Symptoms of Jet lag with changes in cortisol and TSH

How are some of Jet lag symptoms attributable to the observed changes in cortisol and TSH?

  • Jet lag is a well-known sleep disorder arising from crossing multiple time zones in a short period. However, it probably has underlying endocrine pathophysiology. Essentially, the circadian process becomes misaligned with the destination time zone.
  • This is particularly true when flying east, which moves time zones ahead and puts the individual at risk for insomnia, whereas flying west moves the time zones back, putting the traveler at risk for daytime sleepiness in the new time zone.
  • For example, if a physician departs London on a nonstop 10-hour flight west to Los Angeles, the doctor’s circadian clock is set to London although his or her body is now located in Los Angeles. London is 8 hours ahead of Los Angeles.

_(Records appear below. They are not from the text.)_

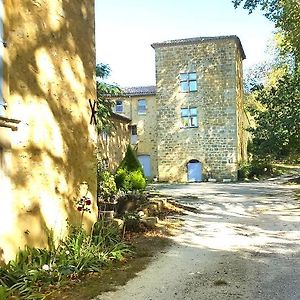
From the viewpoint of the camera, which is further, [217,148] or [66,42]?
[217,148]

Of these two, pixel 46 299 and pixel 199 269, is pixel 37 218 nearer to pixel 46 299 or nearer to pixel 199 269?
pixel 46 299

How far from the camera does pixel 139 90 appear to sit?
3519 cm

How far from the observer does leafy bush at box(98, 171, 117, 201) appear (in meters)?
12.1

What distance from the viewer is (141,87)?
119 ft

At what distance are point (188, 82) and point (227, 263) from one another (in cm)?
2597

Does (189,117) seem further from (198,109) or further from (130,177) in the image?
(130,177)

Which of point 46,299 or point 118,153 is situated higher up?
point 118,153

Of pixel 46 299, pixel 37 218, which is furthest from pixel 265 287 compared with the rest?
pixel 37 218

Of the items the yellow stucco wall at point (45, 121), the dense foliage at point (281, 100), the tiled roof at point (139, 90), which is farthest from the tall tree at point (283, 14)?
the tiled roof at point (139, 90)

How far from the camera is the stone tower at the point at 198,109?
30.8m

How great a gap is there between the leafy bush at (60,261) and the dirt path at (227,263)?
28.8 inches

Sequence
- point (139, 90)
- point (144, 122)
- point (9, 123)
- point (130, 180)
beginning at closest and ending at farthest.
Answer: point (9, 123) → point (130, 180) → point (144, 122) → point (139, 90)

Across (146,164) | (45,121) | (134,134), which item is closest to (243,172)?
(146,164)

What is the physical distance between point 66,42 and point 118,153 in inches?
920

  • So, if the flight leaves London at 8 am, he or she will arrive in Los Angeles at 6 pm London time (in his or her circadian clock); but because of the 8-hour time difference, it is 10 am Pacific Standard Time (PST).

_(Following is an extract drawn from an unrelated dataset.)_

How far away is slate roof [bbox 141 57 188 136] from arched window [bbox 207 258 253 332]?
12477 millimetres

  • He or she clears customs and, by noon, is home exhausted, sleeps 8 hours, and wakes at 8 pm PST. You can see that this person will struggle with unwanted sleepiness and insomnia until his or her clock shifts from London time to PST.
  • Patients with insomnia, whose total time asleep/total time in bed is < 70% of normal, have significantly higher evening and early sleep cortisol levels.

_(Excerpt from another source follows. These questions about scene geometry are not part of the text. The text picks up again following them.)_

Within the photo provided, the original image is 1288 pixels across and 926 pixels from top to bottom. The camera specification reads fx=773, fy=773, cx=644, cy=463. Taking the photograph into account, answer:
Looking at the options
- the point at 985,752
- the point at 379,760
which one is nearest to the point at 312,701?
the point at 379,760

  • In a study of young adults whose circadian rhythms were perturbed by a flight from Europe to the US, GH secretory patterns adjusted within a few days to the new sleep–wake cycle, but the cortisol levels remained disassociated for 2 weeks.
  • This dissociation is thought to contribute to the symptoms of jet lag syndrome. Disruption of the hypothalamic–pituitary–thyroid axis during prolonged flight has also been studied.
  • The usual TSH-suppressive influence of sleep may not be present in prolonged air travel because the traveler remains awake.
  • This translates to an overall TSH elevation, paralleled by a small, temporary increase in serum T levels. The study related the fatigue and discomfort of jet lag syndrome to the prolonged elevation of thyroid hormone as well as to the desynchronization of multiple circadian rhythms.